On Motorhead

I think I just saw Motorhead for the last time.

As I covered in my last post, Lemmy (the frontman/God Among Us to many metal-heads) has not been well for a couple of years.  He recently had to cancel a week of shows due to what the Motorhead camp is calling a lung infection.  (It probably WAS a lung infection, but it’s a different kind of lung infection than you or I might get.  Lemmy has a true story of having had blood so toxic from drug use that a proper infusion of clean blood would’ve killed him and his blood would’ve killed others.  That’s not a joke.)  Tonight was the band’s return to the stage after a week-ish off.  And…it was rough.

Lemmy struggled.  A lot.  In a way that was hard to watch at times.  Even on “Ace of Spades,” which he should be able to do in his sleep, he struggled with the timing and phrasing of the vocal.  Maybe it was the lung infection…but us long-time fans have been hearing a decrease in quality/power of voice for a few years now–and we’ve had a lot of trouble admitting that to ourselves.  I think we all knew going in that tonight’s show would be rocky.  First show back after time off and the main-man is sick.  The odds are against you…  But I don’t think any of us were prepared to be three songs in and think, “Maybe he shouldn’t be doing this…”  It was difficult…but ultimately they played a full set (which got better as it went) and I am very grateful to have been there.

Motorhead means a lot to me.  It’s stupid how much they mean to me.  They’re this ugly, profane, sloppy, angry, kinda goofy rock band with a singer whose voice is so immediately off-putting that you actually need to DECIDE to like it.  And I love them.  Genuinely.  Their music has fit into my life in significant ways–even when I don’t identify with it.  The “1916” album is my personal favorite, with the title-track being a stark departure-piece–a ballad done in an almost folk-style with lyrics reflecting a soldier’s last thoughts as he dies in the mud of a battlefield.  I’m anti-war.  I’m anti-soldier, in fact (sorry/not-sorry)…but damned if that one doesn’t make me want to hug a veteran every time I hear it.  That’s the power of music.
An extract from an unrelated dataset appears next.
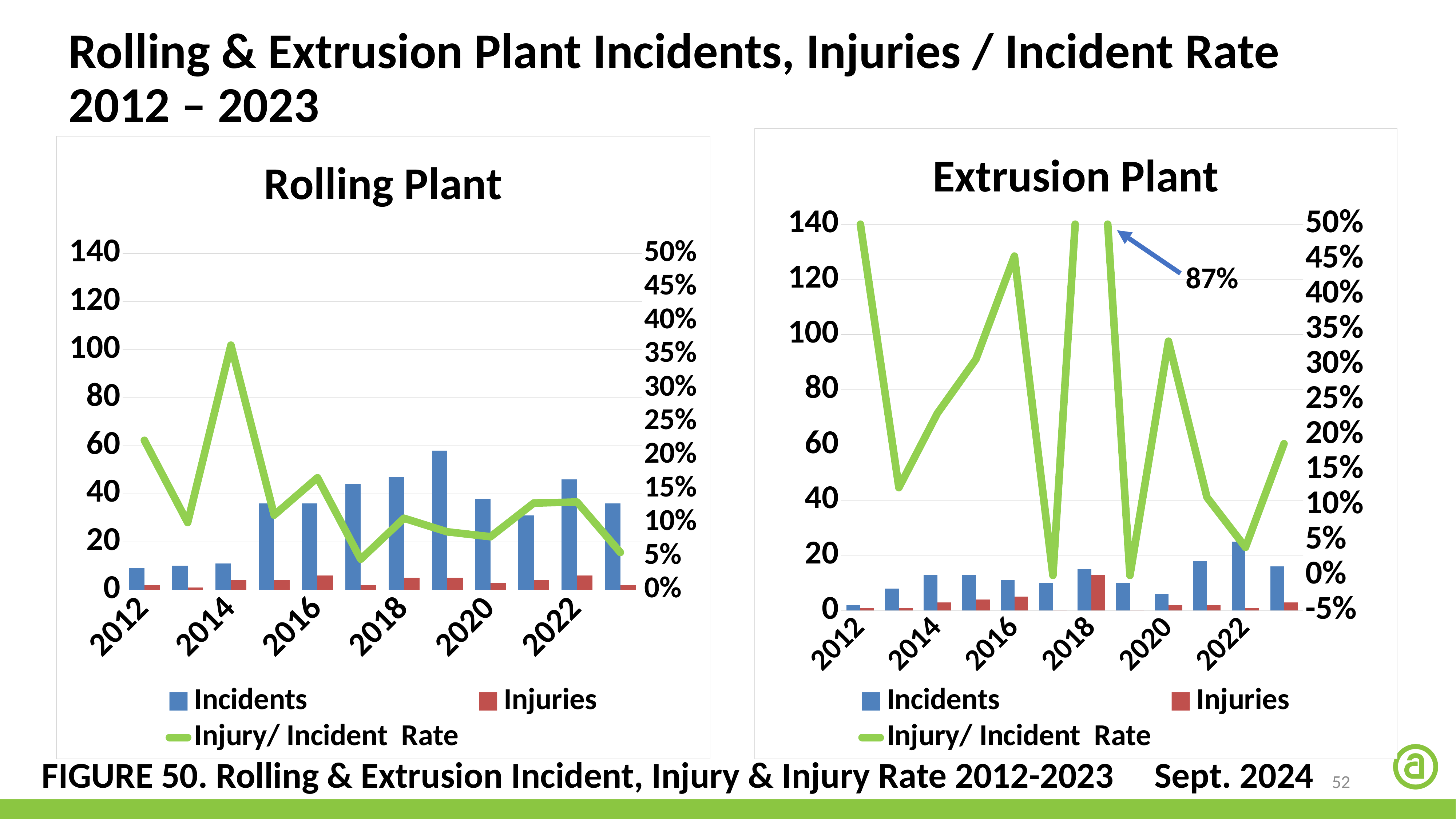
In the Extrusion Plant chart, does the Injury/Incident Rate rise or fall from 2022 to 2023? rise In the Extrusion Plant chart, which year has the lowest number of Incidents? 2012 How many series does the legend of the Extrusion Plant chart list? 3 In the Rolling Plant chart, is the Injury/Incident Rate for 2014 greater or less than 30%? greater In the Extrusion Plant chart, what Injury/Incident Rate value is called out with an arrow annotation? 87% In the Rolling Plant chart, which year has the highest number of Incidents? 2019 In the Rolling Plant chart, is the Incidents value for 2019 greater or less than 40? greater In the Extrusion Plant chart, which year has the highest number of Incidents? 2022 How many years are plotted on the x axis of the Rolling Plant chart? 12 What kind of chart is the Rolling Plant chart? A bar chart combined with a line In the Rolling Plant chart, is the Incidents value for 2012 greater or less than 20? less In the Rolling Plant chart, which year has more Incidents, 2012 or 2019? 2019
But mostly, it’s the fun that keeps drawing me to them.  The anarchic, crazy energy.  The stupid-fast, break-neck backbeat.  The screaming guitars.  The screaming vocals…and how the FUCK does he get his bass to make that noise?  And the shows…the shows have been celebrations of rock music.  When each member of the RAMONES died, I didn’t reach for my RAMONES anthology first…I reached for the Motorhead penned “R.A.M.O.N.E.S.” and screamed along with them.  I’ve travelled to see them play with Iron Maiden and Dio.  I only saw Dio because of my fandom of the other two acts on the bill–and he would be dead about a year later.  I’ve seen Nashville Pussy more than once because they were Motorhead’s opening act.  Mixed emotions on that one.

And…I share Motorhead with my brother, Dave.  Music’s one of the things that unites us (although if it went away, we’d have plenty else) and Motorhead is one of those bands we don’t even need to talk about.  When the StL gig was announced, I texted the date to Dave, asking if he was in, and didn’t hear back for several hours.  I texted him a second time saying I was disappointed in his lack of response.  Dave’s reply was, “What is understood need not be discussed.”  Of COURSE we were going.  That’s what we do.  I can’t thank bands like Motorhead enough for that.

It sucks to watch your heroes (yes, heroes) get old.  Lemmy is 69.  He’ll be 70 on Christmas Eve.  And he’s every BIT of that age.  He’s hurting, he’s struggling, and he needs to quit.  Dave put it best earlier in the week: “We all know he’s going to die on the road, but that doesn’t mean we want to watch it.”

At the end of the show, Lemmy said the same thing he says every time.  “We are Motorhead, and we play Rock and Fucking Roll.”  And the audience clapped.  And clapped.  And clapped.  And screamed.  And cheered.  And so on.  It was so loud and enthusiastic that you could see it give the band pause for a few moments.  It went so long that I think everyone in the room was hit with the thought of, “Oh shit…this might be the last time we do this…”  I think the band felt it too.

I am not ashamed to say I got a little teary-eyed.

Motorhead has been going for 40 years.  How in the galloping FUCK have they been going for 40 years???  That shouldn’t be possible.  They should’ve exploded after TWO years, just from the speed of the goddamn songs alone!  But it’s been 40 years.  I’ve been alive for 35 of them.  I’ve never known a world without Motorhead.  But if this was the last time–this is so weird to say–I am forever indebted to Lemmy and the boys for making my life better.  Even though the show was rough, I’m glad I got the be there to say thank you, at least one last time.

…but to be honest, there’s still a massive part of me that hopes I’m wrong, Lemmy just needs another week on the mend, and I’ll be at their 50th anniversary tour, with him aged 79 and still kicking asses.

But if not…  Thank you, Lemmy.  From the bottom of my heart.